* **Ваша задача**
Выпишите дословно отрывок из текста о большевиках в Екатеринодаре, начиная со слов «К счастью, в» и заканчивая словами «и самого города.».

* **Текст для чтения**
╭──
Большевики в Екатеринодаре
Вечером 28 февраля появились летучки Краевого Правительства, что оно с партизанскими отрядами покидает город Екатеринодар, с надеждой вновь возвратиться в Екатеринодар.
Трудно передать тот ужас, который охватил определенную часть населения с уходом партизан и власти. Город оставался без власти и что готовило нам 1 марта мы не знали, но то, что произошло, составляет один из ужасных страшных кровавых страниц на Кубани.
К счастью, в Екатеринодаре, параллельно с партизанскими отрядами, с разрешения Правительства, был объявлен призыв армян добровольцев, для отправления на кавказский фронт в виду оставления фронта большевиками-фронтовиками.
Этот призыв армян добровольцев, совпавший с записью в партизанские отряды, вызвал взрыв негодования у большинства населения, настроенного большевистски. Против дружины посыпались угрозы слева, а с другой стороны капитан (ныне генерал) Покровский во что бы то ни стало хотел забрать уже соорганизовавшийся отряд с собой, но руководителям дружины удалось убедить, что пребывание в городе «нейтрального» вооруженного отряда может оказать городу неоценимую услугу. Так оно и случилось. Вечером через председателя дружины и начальника отряда было объявлено, что армянской дружине поручается охрана всех учреждений, арсенала, винного склада и самого города.
В дружине было и до 35 офицеров армян и др.; все добровольцы были собраны в армянскую гимназию и в течение двух месяцев, пока не удалось добиться разрешения для отправления дружины на Кавказ, все так называемые «буржуазные кварталы» только и считались с этой дружиной — она своим присутствием спасла не мало имущества от разграбления и народу от гибели. Историю этой дружины и ее работы должен составить тот, кто близко стоял к делу и переживал с ней вместе ужасы большевизма, когда с одной стороны раздавались крики толпы обезоружить «армяшек» (это при равенстве и братстве!), а с другой стороны по телефону и лично прибегали потерпевшие и просили о помощи от «народной власти».
Ушли к ночи партизаны и армянские патрули вышли на улицы города. Нужно было иметь большое самообладание, чтобы не выдать своих симпатий к ушедшим и сдерживать свой гнев против приходивших. Мы бодрствовали всю ночь, никто не раздевался, но до утра большевики не появлялись.
╰──
* **Исходные данные**
╭──
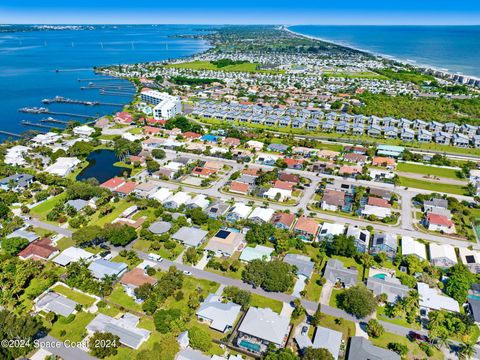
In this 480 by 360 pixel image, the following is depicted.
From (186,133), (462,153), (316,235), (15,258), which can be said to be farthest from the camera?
(186,133)

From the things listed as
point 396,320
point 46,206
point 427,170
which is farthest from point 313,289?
point 427,170

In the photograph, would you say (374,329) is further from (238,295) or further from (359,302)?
(238,295)

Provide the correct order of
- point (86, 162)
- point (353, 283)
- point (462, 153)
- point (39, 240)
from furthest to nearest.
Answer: point (462, 153) < point (86, 162) < point (39, 240) < point (353, 283)

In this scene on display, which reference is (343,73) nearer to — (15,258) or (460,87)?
(460,87)

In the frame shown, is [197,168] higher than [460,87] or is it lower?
lower

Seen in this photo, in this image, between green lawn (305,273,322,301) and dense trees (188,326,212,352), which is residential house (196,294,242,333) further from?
green lawn (305,273,322,301)

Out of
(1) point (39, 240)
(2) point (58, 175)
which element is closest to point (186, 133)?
(2) point (58, 175)

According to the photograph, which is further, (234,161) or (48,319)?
(234,161)
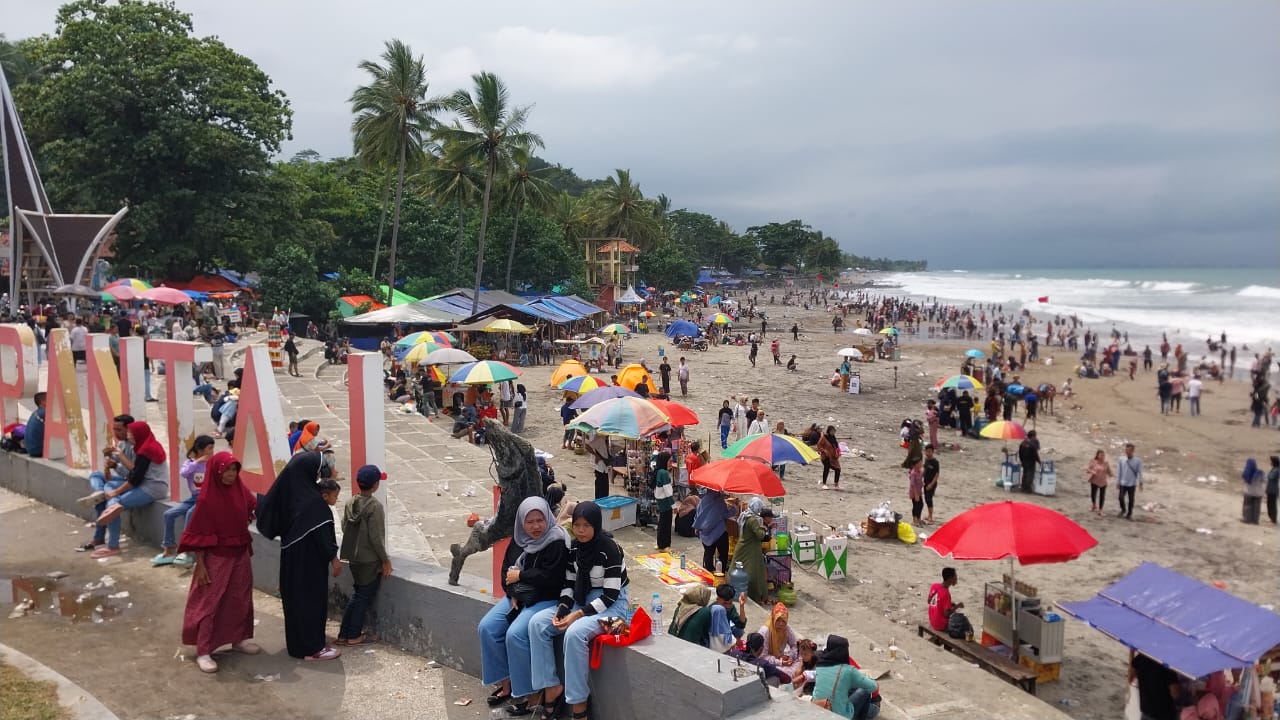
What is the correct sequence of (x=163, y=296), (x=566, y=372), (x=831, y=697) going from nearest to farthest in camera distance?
1. (x=831, y=697)
2. (x=566, y=372)
3. (x=163, y=296)

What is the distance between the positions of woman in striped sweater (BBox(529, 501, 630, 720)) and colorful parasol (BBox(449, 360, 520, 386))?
1183 centimetres

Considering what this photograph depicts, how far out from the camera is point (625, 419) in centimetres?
1150

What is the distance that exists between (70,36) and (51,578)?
94.5ft

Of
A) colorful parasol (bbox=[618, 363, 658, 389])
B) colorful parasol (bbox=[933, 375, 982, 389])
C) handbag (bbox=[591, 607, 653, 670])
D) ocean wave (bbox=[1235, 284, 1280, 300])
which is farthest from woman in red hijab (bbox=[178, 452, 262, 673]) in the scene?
ocean wave (bbox=[1235, 284, 1280, 300])

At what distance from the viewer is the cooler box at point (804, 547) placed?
1020cm

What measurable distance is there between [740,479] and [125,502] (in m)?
5.88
╰──
* **Результат**
К счастью, в Екатеринодаре, параллельно с партизанскими отрядами, с разрешения Правительства, был объявлен призыв армян добровольцев, для отправления на кавказский фронт в виду оставления фронта большевиками-фронтовиками.
Этот призыв армян добровольцев, совпавший с записью в партизанские отряды, вызвал взрыв негодования у большинства населения, настроенного большевистски. Против дружины посыпались угрозы слева, а с другой стороны капитан (ныне генерал) Покровский во что бы то ни стало хотел забрать уже соорганизовавшийся отряд с собой, но руководителям дружины удалось убедить, что пребывание в городе «нейтрального» вооруженного отряда может оказать городу неоценимую услугу. Так оно и случилось. Вечером через председателя дружины и начальника отряда было объявлено, что армянской дружине поручается охрана всех учреждений, арсенала, винного склада и самого города.